Goal of the exercise:
Arrange the lines below as a Markdown table with two columns, Row and Line, numbering each line in Row and omitting blank lines.

Data shown:

start

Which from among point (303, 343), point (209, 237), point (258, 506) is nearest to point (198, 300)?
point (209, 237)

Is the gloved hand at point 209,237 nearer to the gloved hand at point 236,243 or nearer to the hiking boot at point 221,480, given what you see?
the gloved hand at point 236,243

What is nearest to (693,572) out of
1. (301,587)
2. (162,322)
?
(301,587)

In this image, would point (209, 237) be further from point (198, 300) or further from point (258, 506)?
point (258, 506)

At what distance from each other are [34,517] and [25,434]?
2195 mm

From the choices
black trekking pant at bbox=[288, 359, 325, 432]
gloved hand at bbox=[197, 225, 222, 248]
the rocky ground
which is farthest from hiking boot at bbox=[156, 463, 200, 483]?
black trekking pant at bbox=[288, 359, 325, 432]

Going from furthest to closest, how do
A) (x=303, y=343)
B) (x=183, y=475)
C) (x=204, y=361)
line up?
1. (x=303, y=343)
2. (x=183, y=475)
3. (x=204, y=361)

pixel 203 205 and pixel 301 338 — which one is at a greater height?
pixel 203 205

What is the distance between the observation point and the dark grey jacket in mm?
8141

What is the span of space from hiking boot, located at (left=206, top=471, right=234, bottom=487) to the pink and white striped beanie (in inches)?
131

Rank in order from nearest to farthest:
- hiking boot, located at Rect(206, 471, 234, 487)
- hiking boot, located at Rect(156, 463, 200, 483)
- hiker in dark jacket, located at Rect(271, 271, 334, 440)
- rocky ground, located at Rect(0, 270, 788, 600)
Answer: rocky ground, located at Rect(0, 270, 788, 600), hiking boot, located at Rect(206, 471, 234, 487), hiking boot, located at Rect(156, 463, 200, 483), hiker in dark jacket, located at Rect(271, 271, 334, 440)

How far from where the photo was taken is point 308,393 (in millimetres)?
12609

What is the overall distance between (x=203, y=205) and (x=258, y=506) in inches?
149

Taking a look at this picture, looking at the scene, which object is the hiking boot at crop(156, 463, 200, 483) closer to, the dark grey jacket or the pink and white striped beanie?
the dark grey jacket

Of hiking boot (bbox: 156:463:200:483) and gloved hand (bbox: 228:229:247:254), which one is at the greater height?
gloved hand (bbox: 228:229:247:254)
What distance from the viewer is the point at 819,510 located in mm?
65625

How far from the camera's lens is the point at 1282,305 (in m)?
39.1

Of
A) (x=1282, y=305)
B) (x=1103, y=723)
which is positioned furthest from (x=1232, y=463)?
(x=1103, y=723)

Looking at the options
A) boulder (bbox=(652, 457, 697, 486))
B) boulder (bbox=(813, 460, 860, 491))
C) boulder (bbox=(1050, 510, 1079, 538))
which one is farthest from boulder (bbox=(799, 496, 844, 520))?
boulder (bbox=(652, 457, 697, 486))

end

The solution:
| Row | Line |
|---|---|
| 1 | Which from among point (303, 343), point (209, 237), point (258, 506) is nearest to point (198, 300)? |
| 2 | point (209, 237) |
| 3 | Is the gloved hand at point 209,237 nearer to the gloved hand at point 236,243 or nearer to the hiking boot at point 221,480, given what you see? |
| 4 | the gloved hand at point 236,243 |
| 5 | What is nearest to (693,572) out of |
| 6 | 1. (301,587) |
| 7 | 2. (162,322) |
| 8 | ? |
| 9 | (301,587) |
| 10 | In this image, would point (209, 237) be further from point (198, 300) or further from point (258, 506)? |
| 11 | point (258, 506) |
| 12 | At what distance from each other are [34,517] and [25,434]? |
| 13 | 2195 mm |
| 14 | From the choices |
| 15 | black trekking pant at bbox=[288, 359, 325, 432] |
| 16 | gloved hand at bbox=[197, 225, 222, 248] |
| 17 | the rocky ground |
| 18 | which is farthest from hiking boot at bbox=[156, 463, 200, 483]? |
| 19 | black trekking pant at bbox=[288, 359, 325, 432] |
| 20 | Going from furthest to closest, how do |
| 21 | A) (x=303, y=343) |
| 22 | B) (x=183, y=475) |
| 23 | C) (x=204, y=361) |
| 24 | line up? |
| 25 | 1. (x=303, y=343) |
| 26 | 2. (x=183, y=475) |
| 27 | 3. (x=204, y=361) |
| 28 | pixel 203 205 and pixel 301 338 — which one is at a greater height? |
| 29 | pixel 203 205 |
| 30 | What is the distance between the observation point and the dark grey jacket in mm? |
| 31 | 8141 |
| 32 | What is the span of space from hiking boot, located at (left=206, top=471, right=234, bottom=487) to the pink and white striped beanie (in inches)? |
| 33 | 131 |
| 34 | Rank in order from nearest to farthest: |
| 35 | - hiking boot, located at Rect(206, 471, 234, 487) |
| 36 | - hiking boot, located at Rect(156, 463, 200, 483) |
| 37 | - hiker in dark jacket, located at Rect(271, 271, 334, 440) |
| 38 | - rocky ground, located at Rect(0, 270, 788, 600) |
| 39 | Answer: rocky ground, located at Rect(0, 270, 788, 600), hiking boot, located at Rect(206, 471, 234, 487), hiking boot, located at Rect(156, 463, 200, 483), hiker in dark jacket, located at Rect(271, 271, 334, 440) |
| 40 | How far from where the photo was taken is point 308,393 (in millimetres)? |
| 41 | 12609 |
| 42 | What is the overall distance between (x=203, y=205) and (x=258, y=506) in inches? |
| 43 | 149 |
| 44 | Taking a look at this picture, looking at the scene, which object is the hiking boot at crop(156, 463, 200, 483) closer to, the dark grey jacket or the pink and white striped beanie? |
| 45 | the dark grey jacket |
| 46 | Of hiking boot (bbox: 156:463:200:483) and gloved hand (bbox: 228:229:247:254), which one is at the greater height? |
| 47 | gloved hand (bbox: 228:229:247:254) |
| 48 | What distance from the viewer is the point at 819,510 located in mm? |
| 49 | 65625 |
| 50 | How far from the camera's lens is the point at 1282,305 (in m)? |
| 51 | 39.1 |
| 52 | Of |
| 53 | A) (x=1282, y=305) |
| 54 | B) (x=1103, y=723) |
| 55 | which is positioned furthest from (x=1232, y=463)? |
| 56 | (x=1103, y=723) |
| 57 | Looking at the options |
| 58 | A) boulder (bbox=(652, 457, 697, 486)) |
| 59 | B) boulder (bbox=(813, 460, 860, 491)) |
| 60 | C) boulder (bbox=(1050, 510, 1079, 538)) |
| 61 | which one is farthest from boulder (bbox=(799, 496, 844, 520))? |
| 62 | boulder (bbox=(652, 457, 697, 486)) |